"Saying you don't care about privacy because you have nothing to hide is like saying you don't care about freedom of speech because you have nothing to say. It's not that you have something to hide, it's that you have something to protect: your freedom." Edward Snowden
Recently, as a sign of privacy concerns when surfing the Web, many browsers have included a private browsing mode in their user interface that allows users to browse privately. In these browsers, these modes are known as Private Browsing, InPrivate or Incognito. However, these modes do not offer a complete solution for privacy-preserving browsing.
The main objectives of these private browsing modes are twofold.
- Firstly, to leave no trace on the user's computer of the websites visited.
- Secondly, that the user's activity cannot be linked to the Web sites visited and that the activities performed in private mode are not known in public mode.
Thus, these modes offer only a partial solution, as users could be tracked, for example, from their Internet Protocol (IP) address.
The high-level process
- When a user enters the URL of a web site into his web browser, the browser sends an HTTP GET request to the web server.
- The server responds with an HTTP 200 OK response that includes the requested HTML page.
- The browser processes the HTML page and downloads all the web objects included in it, such as images, scripts, style sheets, etc. These objects are requested from the web server or from other third-party servers if the HTML page includes elements found on other websites. These third-party websites may be ad servers, market researchers, affiliate marketers, retargeters, third-party data collectors, etc. and may pose risks to user privacy. These objects may also be advertisements or Web bugs.
- The web browser activity ends once all objects have been downloaded, and the process repeats again when the user clicks on a new link.
Websites may collect information such as user name, email address, location information, interests and access patterns. This information is used to create user profiles. Profiles are used both to enhance the user experience and provide personalized services and for marketing purposes and to attract more advertisers.
The information collected is used for targeted advertising and dynamic pricing. However, this collection of information poses a threat to user privacy if it is not done with the user's explicit consent. The privacy dimension of information collection requires that data be collected only with the knowledge and explicit consent of the user.
Self-identifying information can be obtained from three different conceptual layers: TCP/IP layer, HTTP layer and application layer.
TCP/IP layer
The first thing we expose when we naturally surf the Internet is our IP and the information that can be obtained from a user through HTTP requests using the TCP/IP protocol includes:
- IP address
- Port used Domain name
- Geolocation
- Internet Service Provider (ISP)
- City, country, region and continent
- Connection round trip time
- Operating system
- NAT detection.
From the domain name, information about the organization can be obtained, including the name of the administrator.
From the TCP level trace you can also get the computers involved in the communication, the uptime, and some other properties of the connection.
HTTP layer
HTTP requests are made via the request-response pattern and contain information about the URL of the Web page to be accessed. The HTTP response contains the HTML page and the additional resources needed to display the Web page correctly.
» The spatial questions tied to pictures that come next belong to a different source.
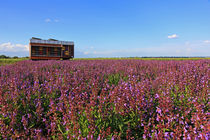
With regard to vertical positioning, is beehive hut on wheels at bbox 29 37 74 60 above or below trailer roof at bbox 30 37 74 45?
below

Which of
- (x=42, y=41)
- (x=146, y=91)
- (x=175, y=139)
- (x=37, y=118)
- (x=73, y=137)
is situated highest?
(x=42, y=41)

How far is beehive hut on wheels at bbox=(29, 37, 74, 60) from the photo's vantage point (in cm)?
2164

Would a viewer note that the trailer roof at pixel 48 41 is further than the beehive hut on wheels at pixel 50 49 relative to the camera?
Yes

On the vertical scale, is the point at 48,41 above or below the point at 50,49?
above

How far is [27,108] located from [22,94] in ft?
1.90

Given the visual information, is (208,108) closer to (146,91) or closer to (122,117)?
(146,91)

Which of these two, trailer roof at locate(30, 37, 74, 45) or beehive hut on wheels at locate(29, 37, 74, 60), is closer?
beehive hut on wheels at locate(29, 37, 74, 60)

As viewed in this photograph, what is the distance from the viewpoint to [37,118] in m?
2.91

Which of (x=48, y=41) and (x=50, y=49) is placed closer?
(x=50, y=49)

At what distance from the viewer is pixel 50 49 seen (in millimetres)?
23188

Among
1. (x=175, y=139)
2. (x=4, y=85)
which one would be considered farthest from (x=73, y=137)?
(x=4, y=85)

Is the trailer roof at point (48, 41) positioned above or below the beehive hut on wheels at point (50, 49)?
above

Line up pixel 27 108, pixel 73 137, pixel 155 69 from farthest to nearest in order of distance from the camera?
pixel 155 69, pixel 27 108, pixel 73 137

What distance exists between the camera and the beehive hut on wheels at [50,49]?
21.6 m
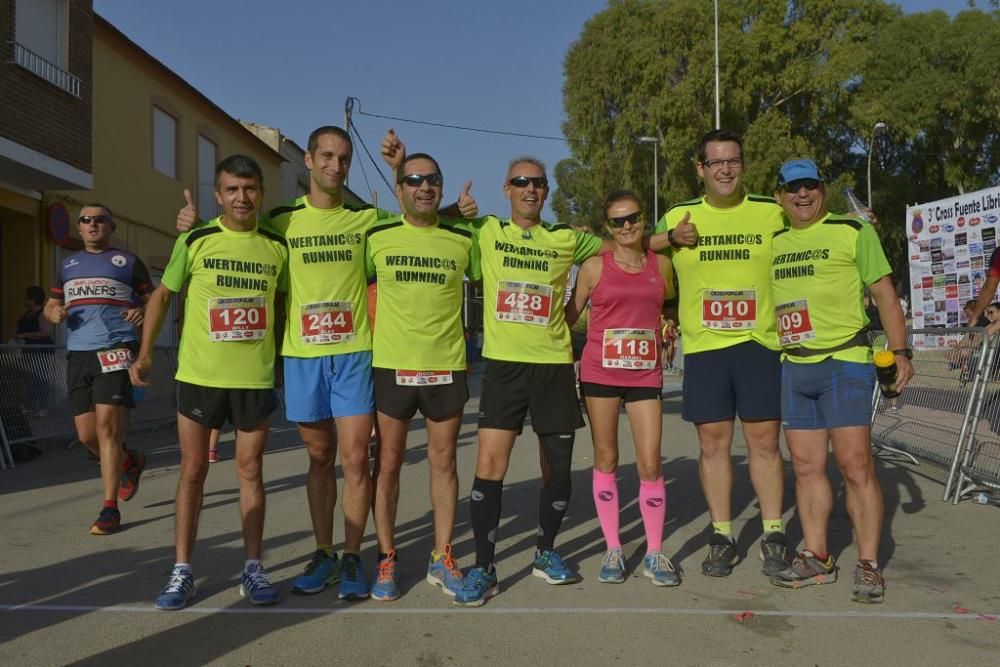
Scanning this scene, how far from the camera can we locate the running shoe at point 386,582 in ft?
14.4

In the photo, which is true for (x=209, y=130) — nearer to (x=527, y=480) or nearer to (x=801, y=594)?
(x=527, y=480)

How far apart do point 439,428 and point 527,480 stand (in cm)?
350

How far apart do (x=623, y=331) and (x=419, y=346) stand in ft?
3.64

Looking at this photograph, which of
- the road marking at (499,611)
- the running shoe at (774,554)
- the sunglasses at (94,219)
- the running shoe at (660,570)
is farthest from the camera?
the sunglasses at (94,219)

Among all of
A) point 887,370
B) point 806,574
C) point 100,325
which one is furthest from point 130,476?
point 887,370

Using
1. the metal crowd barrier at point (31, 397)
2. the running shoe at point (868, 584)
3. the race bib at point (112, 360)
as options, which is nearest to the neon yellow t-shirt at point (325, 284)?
the race bib at point (112, 360)

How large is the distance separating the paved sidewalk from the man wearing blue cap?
0.28 m

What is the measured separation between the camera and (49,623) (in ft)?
13.3

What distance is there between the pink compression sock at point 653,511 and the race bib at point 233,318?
2.21 metres

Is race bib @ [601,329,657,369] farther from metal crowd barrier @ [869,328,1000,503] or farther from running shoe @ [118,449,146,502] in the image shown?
running shoe @ [118,449,146,502]

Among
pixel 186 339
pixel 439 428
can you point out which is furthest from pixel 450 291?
pixel 186 339

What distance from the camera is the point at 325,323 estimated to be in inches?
174

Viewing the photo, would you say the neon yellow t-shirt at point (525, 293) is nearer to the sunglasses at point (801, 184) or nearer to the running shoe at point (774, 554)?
the sunglasses at point (801, 184)

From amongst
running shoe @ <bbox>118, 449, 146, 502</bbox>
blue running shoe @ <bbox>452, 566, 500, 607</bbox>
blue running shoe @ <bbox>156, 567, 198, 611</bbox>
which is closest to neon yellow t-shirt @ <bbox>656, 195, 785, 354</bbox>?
blue running shoe @ <bbox>452, 566, 500, 607</bbox>
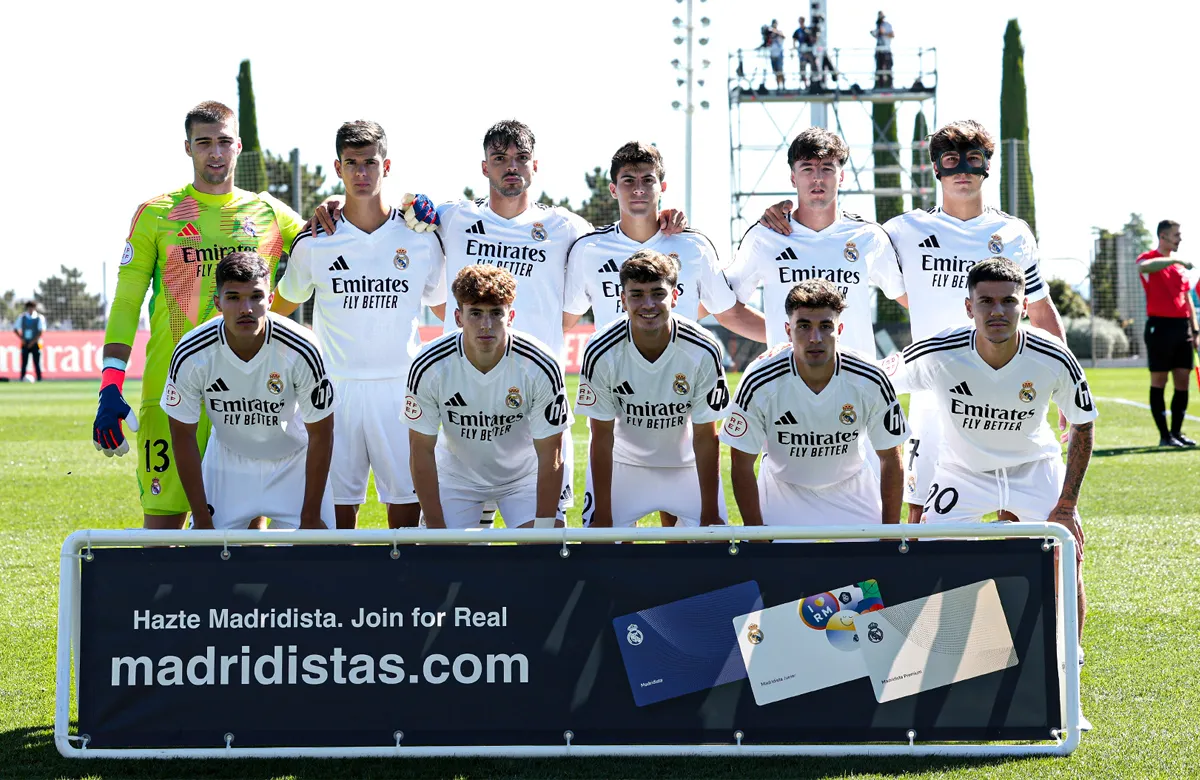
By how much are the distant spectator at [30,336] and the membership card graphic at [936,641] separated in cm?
2487

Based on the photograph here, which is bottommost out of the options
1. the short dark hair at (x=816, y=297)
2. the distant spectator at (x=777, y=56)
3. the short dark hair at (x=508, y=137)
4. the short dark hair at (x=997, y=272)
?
the short dark hair at (x=816, y=297)

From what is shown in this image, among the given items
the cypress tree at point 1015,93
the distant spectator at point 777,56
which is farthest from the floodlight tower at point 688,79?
the cypress tree at point 1015,93

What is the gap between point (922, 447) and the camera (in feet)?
17.7

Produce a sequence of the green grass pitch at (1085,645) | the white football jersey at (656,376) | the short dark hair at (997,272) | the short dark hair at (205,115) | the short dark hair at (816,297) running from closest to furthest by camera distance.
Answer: the green grass pitch at (1085,645), the short dark hair at (816,297), the short dark hair at (997,272), the white football jersey at (656,376), the short dark hair at (205,115)

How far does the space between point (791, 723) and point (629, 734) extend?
0.53 meters

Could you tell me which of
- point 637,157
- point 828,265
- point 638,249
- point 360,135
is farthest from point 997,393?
point 360,135

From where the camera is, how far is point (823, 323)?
175 inches

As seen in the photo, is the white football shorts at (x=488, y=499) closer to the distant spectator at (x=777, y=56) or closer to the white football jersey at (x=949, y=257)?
the white football jersey at (x=949, y=257)

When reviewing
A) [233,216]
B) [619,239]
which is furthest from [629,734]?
[233,216]

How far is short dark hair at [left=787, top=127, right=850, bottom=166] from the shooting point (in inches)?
212

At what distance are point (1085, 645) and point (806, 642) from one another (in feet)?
6.59

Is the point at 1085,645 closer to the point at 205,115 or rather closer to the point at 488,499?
the point at 488,499

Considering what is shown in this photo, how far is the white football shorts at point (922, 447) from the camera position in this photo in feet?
17.4

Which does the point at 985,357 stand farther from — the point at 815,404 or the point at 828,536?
the point at 828,536
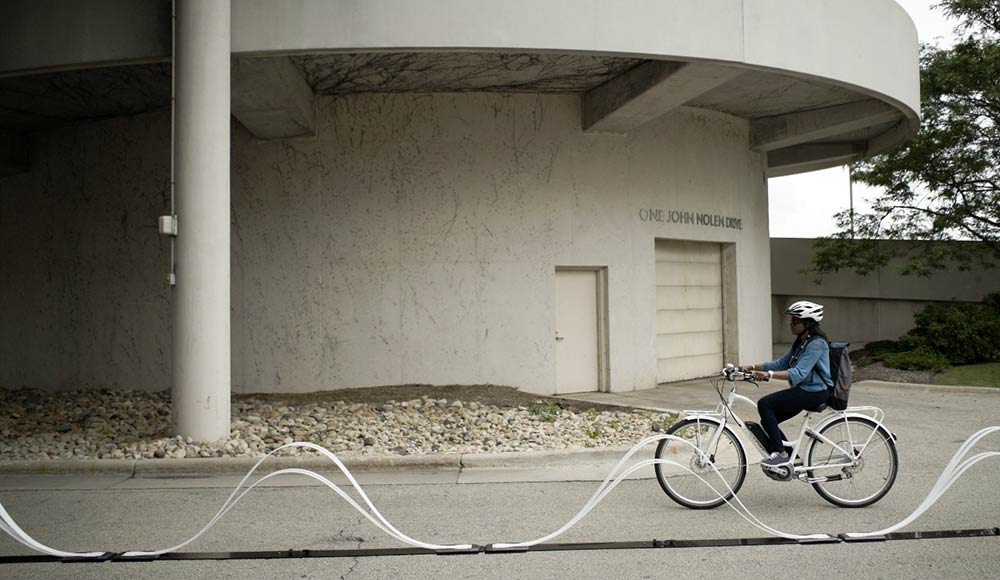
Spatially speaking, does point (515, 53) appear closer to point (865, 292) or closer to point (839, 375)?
point (839, 375)

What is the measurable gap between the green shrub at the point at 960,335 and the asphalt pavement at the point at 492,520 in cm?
875

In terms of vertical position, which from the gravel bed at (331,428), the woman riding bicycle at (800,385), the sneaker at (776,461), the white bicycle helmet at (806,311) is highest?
the white bicycle helmet at (806,311)

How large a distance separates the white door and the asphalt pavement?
5.66 m

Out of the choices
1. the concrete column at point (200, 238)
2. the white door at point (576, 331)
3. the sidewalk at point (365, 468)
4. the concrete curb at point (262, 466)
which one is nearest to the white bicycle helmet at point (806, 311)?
the sidewalk at point (365, 468)

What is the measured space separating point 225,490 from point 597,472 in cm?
379

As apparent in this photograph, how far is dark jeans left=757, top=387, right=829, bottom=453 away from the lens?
23.1ft

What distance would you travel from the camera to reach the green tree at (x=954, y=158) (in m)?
18.9

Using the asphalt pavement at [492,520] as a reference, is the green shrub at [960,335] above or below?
above

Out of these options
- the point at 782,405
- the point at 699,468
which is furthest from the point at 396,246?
the point at 782,405

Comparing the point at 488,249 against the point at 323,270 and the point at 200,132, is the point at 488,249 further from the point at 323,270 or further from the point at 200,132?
the point at 200,132

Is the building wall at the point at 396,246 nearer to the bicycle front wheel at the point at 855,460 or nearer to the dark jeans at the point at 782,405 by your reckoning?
the dark jeans at the point at 782,405

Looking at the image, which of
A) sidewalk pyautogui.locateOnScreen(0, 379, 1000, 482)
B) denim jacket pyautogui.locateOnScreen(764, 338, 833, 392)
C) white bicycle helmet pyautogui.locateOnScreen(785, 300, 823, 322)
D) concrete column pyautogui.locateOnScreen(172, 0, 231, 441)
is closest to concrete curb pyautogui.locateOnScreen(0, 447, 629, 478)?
sidewalk pyautogui.locateOnScreen(0, 379, 1000, 482)

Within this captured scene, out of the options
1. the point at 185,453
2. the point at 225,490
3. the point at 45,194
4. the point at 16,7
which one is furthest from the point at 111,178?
the point at 225,490

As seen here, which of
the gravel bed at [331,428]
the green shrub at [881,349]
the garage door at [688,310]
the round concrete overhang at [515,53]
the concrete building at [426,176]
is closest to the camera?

These Web resources can be images, Flash objects, CSS (Cascading Style Sheets), JavaScript, VBScript, etc.
At this level there are two elements that can be used to identify and track the user: HTTP headers and HTTP cookies.
From the connection established for the request we can obtain:
- IP and port of connection to the server.
- User's web browser (User-agent)
- Language, encoding and character set preferences (Accept-Language, AcceptEncoding, Accept-Charset)
- URL of the previously visited website (Referer)
- User's e-mail address (From)
Cookies are used for personalization based on user preferences, identification of an authentication session, automatic login, location memory, customer sorting, etc.
A cookie is a text string containing a name and its value, an expiration date (set in the optional Expire and Max-Age attributes) and the originating site (set in the optional Domain and path attributes). Cookies can be set for the domain where the user is downloading the web page (first-party cookie) or for a different domain (third-party cookie).
A cookie is sent by the Web server in the Set-Cookie header and the server can send several cookies including in the same response as many Set-Cookie headers as cookies to be set.
Once the cookie is set, the Web browser will send it every time the user accesses the Web. The cookie is sent by the Cookie header. Depending on the lifetime of a cookie, they are classified into session cookies and persistent cookies.
The former are those that are deleted when the Web browser is closed. Therefore, it only resides in memory. The latter are stored on the hard disk and persist even when the web browser is closed (or until they expire or the user deletes them). For this reason, they are also called tracking cookies.
From cookies you can:
- Track, profile and monitor users' browsing activities.
- Know the number of times the user has visited the Web, the Web pages visited and when visited.
- Store the user's movement on the Web site.
Application layer
Some objects embedded in web pages, such as web bugs and banner ads, can be a potential source of personally identifiable information (PII) leakage and decrease download performance.
A Web bug (also known as a Web beacon, 1x1 gif or tracking bug) is an element or object (usually a transparent GIF) that is embedded in a Web page or even in an e-mail.
Web search engines can obtain identifying information about the user. Web bugs are used by third parties to monitor user activity and to compile statistics, and can be combined with cookies to create a user profile. Scripts, objects and plugins such as Javascript, ActiveX, Java applets and Flash can also pose a threat to privacy as they can be used to fingerprint and identify the user.
User data that can be obtained:
- Name
- Social security number
- Location
- Job
- Family
- Interests
- Future plans
- If you have seen a web page or e-mail
- The computer the user is accessing
- Web page opened
- Time of start of the visit
- Number of times you have accessed a web site
- From which servers you accessed
- Fingerprints of the user's machine
Fingerprinting is the identification of a set of browser characteristics, such as user agent, HTTP Accept header content types, screen resolution, time zone, browser plugins, plugin versions and MIME types, system fonts, and certain information provided by some cookie tests.
If this information is sufficiently distinctive, it allows the identification of a user.
The user's fingerprints can be taken even with his or her typing.
Web search engines can also make inferences and links on query terms, redirections in the results provided to distinguish between users.
For some activities such as behavioral targeting, the information provided by search queries is several times better than the information provided by the pages clicked by the user. This information combined with the time of day (as well as online information) allows web search engines to obtain valuable information about the user (his job, interests, future plans, etc.) and his activities at a given time.